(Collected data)
○ ○ ○ ○ ○ ○ ○

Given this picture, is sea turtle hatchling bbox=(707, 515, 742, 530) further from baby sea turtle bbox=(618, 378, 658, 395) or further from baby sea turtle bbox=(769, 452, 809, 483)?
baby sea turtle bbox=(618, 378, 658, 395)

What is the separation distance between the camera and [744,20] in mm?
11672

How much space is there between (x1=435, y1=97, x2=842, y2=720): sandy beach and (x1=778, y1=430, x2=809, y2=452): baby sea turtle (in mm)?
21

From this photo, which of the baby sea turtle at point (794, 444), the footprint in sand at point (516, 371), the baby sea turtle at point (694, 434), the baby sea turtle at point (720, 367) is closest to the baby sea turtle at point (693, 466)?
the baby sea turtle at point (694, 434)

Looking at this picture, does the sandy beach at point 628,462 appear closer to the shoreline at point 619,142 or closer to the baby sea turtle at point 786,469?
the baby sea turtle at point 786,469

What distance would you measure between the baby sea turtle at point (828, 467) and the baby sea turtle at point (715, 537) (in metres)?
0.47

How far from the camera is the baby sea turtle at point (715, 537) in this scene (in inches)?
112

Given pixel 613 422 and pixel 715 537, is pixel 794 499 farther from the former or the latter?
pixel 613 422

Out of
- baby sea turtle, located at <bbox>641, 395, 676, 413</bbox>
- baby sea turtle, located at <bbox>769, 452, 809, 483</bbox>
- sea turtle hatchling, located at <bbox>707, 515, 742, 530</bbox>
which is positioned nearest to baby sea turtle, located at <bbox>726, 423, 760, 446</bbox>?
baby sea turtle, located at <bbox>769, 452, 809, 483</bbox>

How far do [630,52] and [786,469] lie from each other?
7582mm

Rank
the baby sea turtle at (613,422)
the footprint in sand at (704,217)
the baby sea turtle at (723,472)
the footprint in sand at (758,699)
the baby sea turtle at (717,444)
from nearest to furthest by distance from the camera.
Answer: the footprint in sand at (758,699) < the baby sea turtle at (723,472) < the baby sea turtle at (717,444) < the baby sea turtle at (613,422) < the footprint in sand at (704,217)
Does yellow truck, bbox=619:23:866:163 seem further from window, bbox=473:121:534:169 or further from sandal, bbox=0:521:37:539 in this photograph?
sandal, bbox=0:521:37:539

○ ○ ○ ○ ○ ○ ○

Rewrite every line from the one containing "Does yellow truck, bbox=619:23:866:163" through the end of the items, both ends included. Offset each bounding-box coordinate in the answers by adding 32, and leave everything else unchanged.

Does yellow truck, bbox=619:23:866:163 seem further from window, bbox=473:121:534:169 or further from sandal, bbox=0:521:37:539 in this photograph?
sandal, bbox=32:553:69:571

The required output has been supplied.